Amazon and MacMillan start to make up
The e-book price wars continue, but it looks like at least one publisher is showing some tendency toward kissing and making up with Amazon, now that MacMillan paper books are back in inventory.
However, even though Amazon and MacMillan have decided that MacMillan hardcover and paperback non-virtual books will go back on Amazon’s virtual shelves, there still does not appear to be total agreement on the e-book front, although that is where the trouble started. None of MacMillan’s e-book titles have yet reappeared in Amazon’s Kindle catalog, so it can be assumed that the two are still negotiating the details of their e-book arrangements, according to a Reuters story.
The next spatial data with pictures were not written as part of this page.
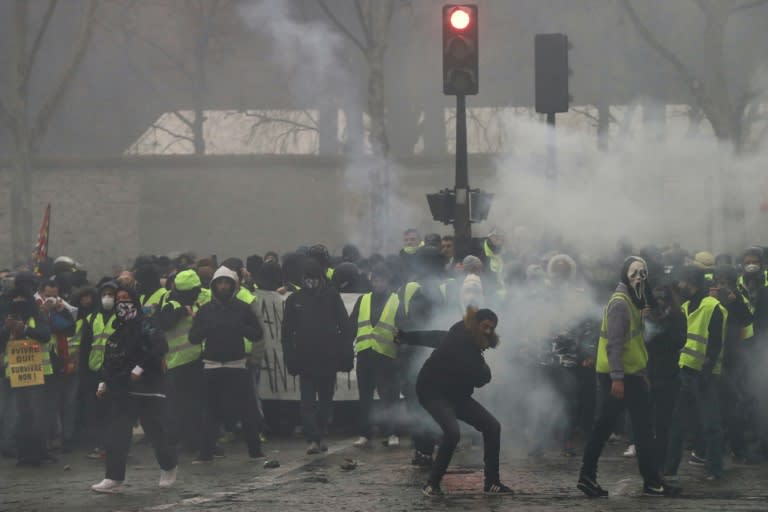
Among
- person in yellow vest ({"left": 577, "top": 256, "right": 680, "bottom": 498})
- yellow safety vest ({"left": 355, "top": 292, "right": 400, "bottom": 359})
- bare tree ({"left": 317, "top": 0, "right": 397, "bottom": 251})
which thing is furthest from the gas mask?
bare tree ({"left": 317, "top": 0, "right": 397, "bottom": 251})

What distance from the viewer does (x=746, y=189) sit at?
24453 mm

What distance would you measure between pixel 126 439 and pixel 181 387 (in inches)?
81.9

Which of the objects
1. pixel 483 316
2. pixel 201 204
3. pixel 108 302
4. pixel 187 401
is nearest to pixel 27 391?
pixel 108 302

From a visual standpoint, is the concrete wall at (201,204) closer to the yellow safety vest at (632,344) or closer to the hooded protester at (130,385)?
the hooded protester at (130,385)

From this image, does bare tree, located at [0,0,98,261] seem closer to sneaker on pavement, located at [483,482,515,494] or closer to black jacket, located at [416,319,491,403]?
black jacket, located at [416,319,491,403]

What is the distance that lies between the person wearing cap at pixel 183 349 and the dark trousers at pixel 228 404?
0.47m

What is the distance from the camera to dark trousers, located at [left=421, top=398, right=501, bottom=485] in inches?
435

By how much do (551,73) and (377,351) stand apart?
5.00 m

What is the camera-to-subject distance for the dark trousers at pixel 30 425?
13.9 m

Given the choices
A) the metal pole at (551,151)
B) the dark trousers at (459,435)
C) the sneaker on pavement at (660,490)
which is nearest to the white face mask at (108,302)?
the dark trousers at (459,435)

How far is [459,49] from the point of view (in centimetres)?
1539

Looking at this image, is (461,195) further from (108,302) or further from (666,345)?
(666,345)

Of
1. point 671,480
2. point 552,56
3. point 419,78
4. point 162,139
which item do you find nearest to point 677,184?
point 552,56

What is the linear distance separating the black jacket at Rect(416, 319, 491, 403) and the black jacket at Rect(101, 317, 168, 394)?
216 cm
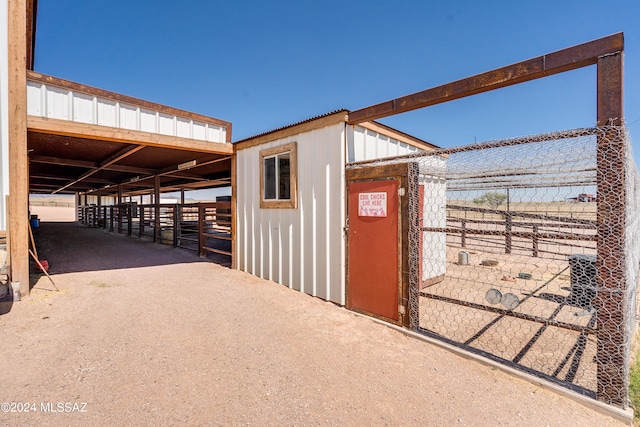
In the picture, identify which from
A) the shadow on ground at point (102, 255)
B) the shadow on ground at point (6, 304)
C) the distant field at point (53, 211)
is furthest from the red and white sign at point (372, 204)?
the distant field at point (53, 211)

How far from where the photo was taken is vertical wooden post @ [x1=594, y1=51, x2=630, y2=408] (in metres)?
2.18

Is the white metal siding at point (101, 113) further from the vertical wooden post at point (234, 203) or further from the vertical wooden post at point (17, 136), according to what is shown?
the vertical wooden post at point (234, 203)

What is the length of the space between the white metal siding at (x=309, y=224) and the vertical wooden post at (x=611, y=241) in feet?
8.89

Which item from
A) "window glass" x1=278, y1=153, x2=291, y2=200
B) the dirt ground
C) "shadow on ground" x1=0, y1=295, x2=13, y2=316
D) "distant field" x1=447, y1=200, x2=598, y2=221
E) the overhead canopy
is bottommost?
the dirt ground

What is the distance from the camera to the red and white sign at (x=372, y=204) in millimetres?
3789

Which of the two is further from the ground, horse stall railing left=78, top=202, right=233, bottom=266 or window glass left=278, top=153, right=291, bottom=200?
window glass left=278, top=153, right=291, bottom=200

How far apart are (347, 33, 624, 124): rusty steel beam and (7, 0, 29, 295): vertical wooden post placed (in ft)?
16.3

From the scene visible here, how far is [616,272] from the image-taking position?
220 centimetres

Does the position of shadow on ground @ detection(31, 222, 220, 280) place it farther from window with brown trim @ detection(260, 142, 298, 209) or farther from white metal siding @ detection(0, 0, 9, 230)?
window with brown trim @ detection(260, 142, 298, 209)

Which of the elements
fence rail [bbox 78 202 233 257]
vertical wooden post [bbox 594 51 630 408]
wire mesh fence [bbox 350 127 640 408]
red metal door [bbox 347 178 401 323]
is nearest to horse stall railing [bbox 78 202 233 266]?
fence rail [bbox 78 202 233 257]

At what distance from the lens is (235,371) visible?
8.62 feet

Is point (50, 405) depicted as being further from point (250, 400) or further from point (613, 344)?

MacMillan books have been missing from the Kindle area of the Amazon Web site for almost exactly a week. An attempt to order any of the usual MacMillan books in a Kindle edition are met with a message saying, “Tell the publisher! I’d like to read this book on the Kindle.” Macmillan is apparently still among a number of publishers who are in a dispute with Amazon over e-book pricing. Among those involved in the fight over prices are Hachette, Harper-Collins, and others, all of whom want to see higher e-book prices and corresponding higher profits.
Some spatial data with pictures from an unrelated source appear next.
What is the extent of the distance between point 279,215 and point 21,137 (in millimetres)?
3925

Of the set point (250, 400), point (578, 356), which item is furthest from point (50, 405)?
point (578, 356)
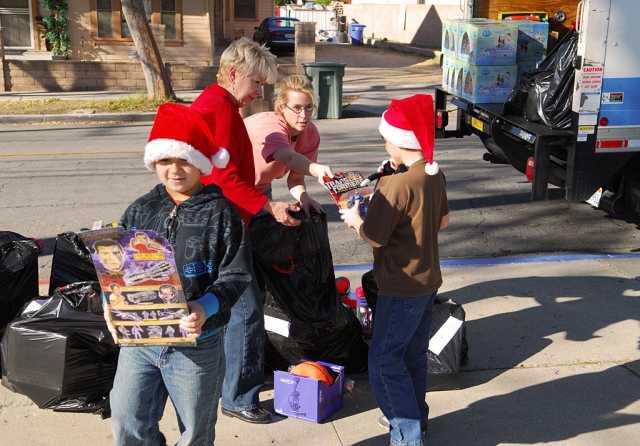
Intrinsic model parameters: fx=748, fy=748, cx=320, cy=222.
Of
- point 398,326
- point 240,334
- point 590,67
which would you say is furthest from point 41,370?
point 590,67

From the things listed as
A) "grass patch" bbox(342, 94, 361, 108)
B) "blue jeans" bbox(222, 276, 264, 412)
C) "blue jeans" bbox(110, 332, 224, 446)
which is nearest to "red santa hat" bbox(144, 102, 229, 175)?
"blue jeans" bbox(110, 332, 224, 446)

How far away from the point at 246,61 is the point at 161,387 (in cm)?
165

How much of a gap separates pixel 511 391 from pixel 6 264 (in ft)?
9.50

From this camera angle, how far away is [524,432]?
3.73 meters

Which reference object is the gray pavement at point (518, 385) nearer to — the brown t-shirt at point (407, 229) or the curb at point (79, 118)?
the brown t-shirt at point (407, 229)

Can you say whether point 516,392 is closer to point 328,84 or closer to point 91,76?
point 328,84

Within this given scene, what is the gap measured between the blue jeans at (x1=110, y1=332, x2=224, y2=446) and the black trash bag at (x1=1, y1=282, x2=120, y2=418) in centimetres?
114

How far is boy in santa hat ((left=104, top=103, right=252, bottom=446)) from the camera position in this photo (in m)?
2.68

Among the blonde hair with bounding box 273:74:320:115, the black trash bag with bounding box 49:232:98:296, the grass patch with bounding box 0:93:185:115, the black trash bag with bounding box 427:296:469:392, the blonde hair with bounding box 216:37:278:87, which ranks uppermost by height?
the blonde hair with bounding box 216:37:278:87

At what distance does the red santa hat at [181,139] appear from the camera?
2705 mm

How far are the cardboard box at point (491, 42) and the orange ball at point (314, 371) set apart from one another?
428 centimetres

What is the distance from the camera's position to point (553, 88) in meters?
6.36

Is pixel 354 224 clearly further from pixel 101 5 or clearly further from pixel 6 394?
pixel 101 5

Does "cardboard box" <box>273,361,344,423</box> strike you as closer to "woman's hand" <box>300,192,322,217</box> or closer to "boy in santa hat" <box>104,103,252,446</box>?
"woman's hand" <box>300,192,322,217</box>
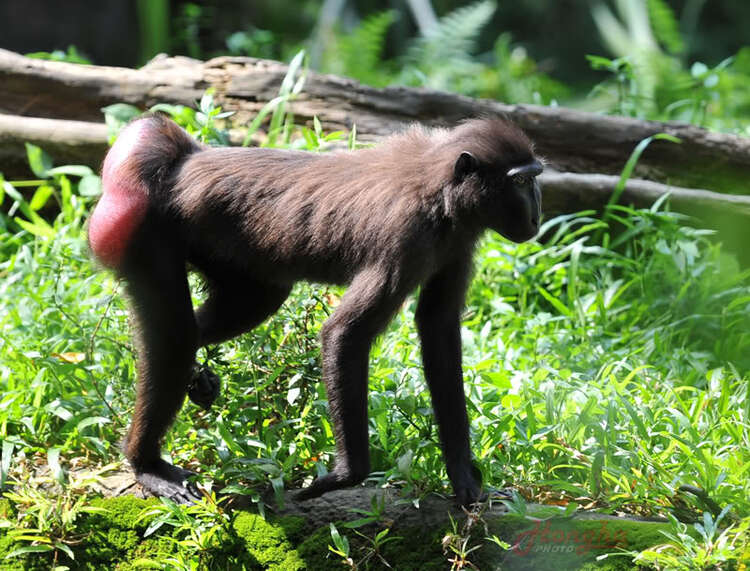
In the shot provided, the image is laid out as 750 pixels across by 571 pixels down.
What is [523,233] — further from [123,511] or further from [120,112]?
[120,112]

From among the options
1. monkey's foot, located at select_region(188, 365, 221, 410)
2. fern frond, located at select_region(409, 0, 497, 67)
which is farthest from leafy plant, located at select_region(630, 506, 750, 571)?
fern frond, located at select_region(409, 0, 497, 67)

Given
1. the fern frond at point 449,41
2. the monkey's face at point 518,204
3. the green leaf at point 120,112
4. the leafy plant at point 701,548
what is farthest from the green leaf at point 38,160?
the fern frond at point 449,41

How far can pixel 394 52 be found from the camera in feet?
44.3

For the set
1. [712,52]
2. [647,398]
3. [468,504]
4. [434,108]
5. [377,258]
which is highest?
[712,52]

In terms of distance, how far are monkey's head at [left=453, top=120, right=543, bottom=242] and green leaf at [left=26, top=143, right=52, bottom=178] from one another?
333cm

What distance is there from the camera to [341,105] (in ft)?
20.9

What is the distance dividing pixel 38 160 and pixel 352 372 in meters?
3.38

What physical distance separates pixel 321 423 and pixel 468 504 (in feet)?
2.83

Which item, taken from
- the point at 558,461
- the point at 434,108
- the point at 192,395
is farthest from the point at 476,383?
the point at 434,108

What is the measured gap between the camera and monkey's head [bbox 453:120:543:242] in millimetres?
3799

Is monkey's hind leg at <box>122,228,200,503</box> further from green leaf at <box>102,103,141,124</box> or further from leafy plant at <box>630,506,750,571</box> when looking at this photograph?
green leaf at <box>102,103,141,124</box>

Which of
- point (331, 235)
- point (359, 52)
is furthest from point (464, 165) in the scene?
point (359, 52)

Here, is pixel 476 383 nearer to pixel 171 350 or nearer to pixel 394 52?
pixel 171 350

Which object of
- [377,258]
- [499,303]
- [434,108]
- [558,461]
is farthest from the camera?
[434,108]
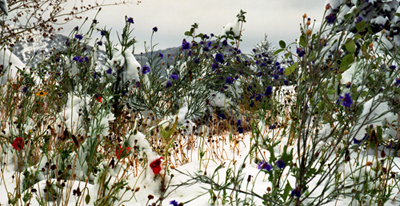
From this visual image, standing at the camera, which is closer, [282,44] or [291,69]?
[291,69]

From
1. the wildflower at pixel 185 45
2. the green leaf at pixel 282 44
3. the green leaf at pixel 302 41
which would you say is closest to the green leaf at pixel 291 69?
the green leaf at pixel 302 41

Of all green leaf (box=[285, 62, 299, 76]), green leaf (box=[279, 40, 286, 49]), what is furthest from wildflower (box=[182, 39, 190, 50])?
green leaf (box=[285, 62, 299, 76])

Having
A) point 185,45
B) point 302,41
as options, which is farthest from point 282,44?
point 185,45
On one side are the publishers, typified by MacMillan, whose CEO John Sargent has said, “Amazon and Macmillan both want a healthy and vibrant future for books. We clearly do not agree on how to get there. Meanwhile, the action they chose to take last night clearly defines the importance they attribute to their view. We hold our view equally strongly. … By the time I arrived back in New York (after a meeting with Amazon) they informed me that they were taking all our books off the Kindle site and off Amazon. The books will continue to be available on Amazon.com through third parties.”
On the other is Amazon, who said on their blog, “We have expressed our strong disagreement and the seriousness of our disagreement by temporarily ceasing the sale of all Macmillan titles. We want you to know that ultimately, however, we will have to capitulate and accept Macmillan’s terms, because Macmillan has a monopoly over their own titles and we will want to offer them to you even at prices we believe are needlessly high for ebooks.”
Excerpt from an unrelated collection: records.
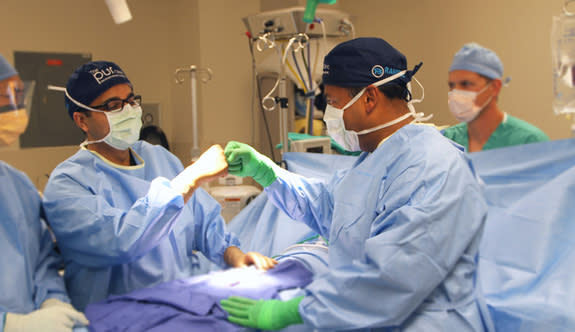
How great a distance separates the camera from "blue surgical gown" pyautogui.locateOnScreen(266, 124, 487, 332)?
1.06 m

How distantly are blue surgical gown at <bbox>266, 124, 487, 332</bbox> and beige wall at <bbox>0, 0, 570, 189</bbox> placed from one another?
0.86 m

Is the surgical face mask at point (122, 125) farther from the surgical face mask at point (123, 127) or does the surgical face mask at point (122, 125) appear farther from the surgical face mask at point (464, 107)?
the surgical face mask at point (464, 107)

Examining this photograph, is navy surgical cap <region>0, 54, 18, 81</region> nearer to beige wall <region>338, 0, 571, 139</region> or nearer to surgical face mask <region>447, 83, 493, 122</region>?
beige wall <region>338, 0, 571, 139</region>

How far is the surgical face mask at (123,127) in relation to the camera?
1.48 m

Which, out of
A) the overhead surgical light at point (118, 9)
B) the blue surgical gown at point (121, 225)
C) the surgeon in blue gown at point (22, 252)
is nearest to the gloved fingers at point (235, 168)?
the blue surgical gown at point (121, 225)

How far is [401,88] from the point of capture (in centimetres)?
135

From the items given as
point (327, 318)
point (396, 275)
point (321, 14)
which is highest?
point (321, 14)

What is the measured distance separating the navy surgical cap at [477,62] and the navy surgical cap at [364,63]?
41.5 inches

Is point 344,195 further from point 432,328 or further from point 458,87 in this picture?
point 458,87

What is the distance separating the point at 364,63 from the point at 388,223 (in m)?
0.44

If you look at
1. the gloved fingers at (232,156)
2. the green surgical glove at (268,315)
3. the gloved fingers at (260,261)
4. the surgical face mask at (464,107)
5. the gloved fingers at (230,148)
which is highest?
the surgical face mask at (464,107)

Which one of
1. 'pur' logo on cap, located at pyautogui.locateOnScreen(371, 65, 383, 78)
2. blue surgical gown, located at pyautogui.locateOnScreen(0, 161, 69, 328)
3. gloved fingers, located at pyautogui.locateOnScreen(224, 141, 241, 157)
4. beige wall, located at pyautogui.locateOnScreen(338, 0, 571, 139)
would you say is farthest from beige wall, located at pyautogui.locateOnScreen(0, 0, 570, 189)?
'pur' logo on cap, located at pyautogui.locateOnScreen(371, 65, 383, 78)

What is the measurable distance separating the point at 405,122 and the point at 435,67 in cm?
95

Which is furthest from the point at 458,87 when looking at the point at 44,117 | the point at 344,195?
the point at 44,117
Consumers are the ones most involved in the issue, it would seem, with the least to say about it. The big companies are fighting it out while the reader can only watch. Readers simply want the greatest variety of ebooks for the lowest possible prices. They see the ebook as being different than printed books, and especially less flexible, such as being able to resell them or loan them to friends. This lower flexibility, plus the fact that publishers don’t need to pay the printing costs for ebooks, equates to lower prices in the minds of readers, and it is hard to argue with them. This looks like a case of outright greed on the part of publishers, with Amazon in the unlikely role as consumer hero.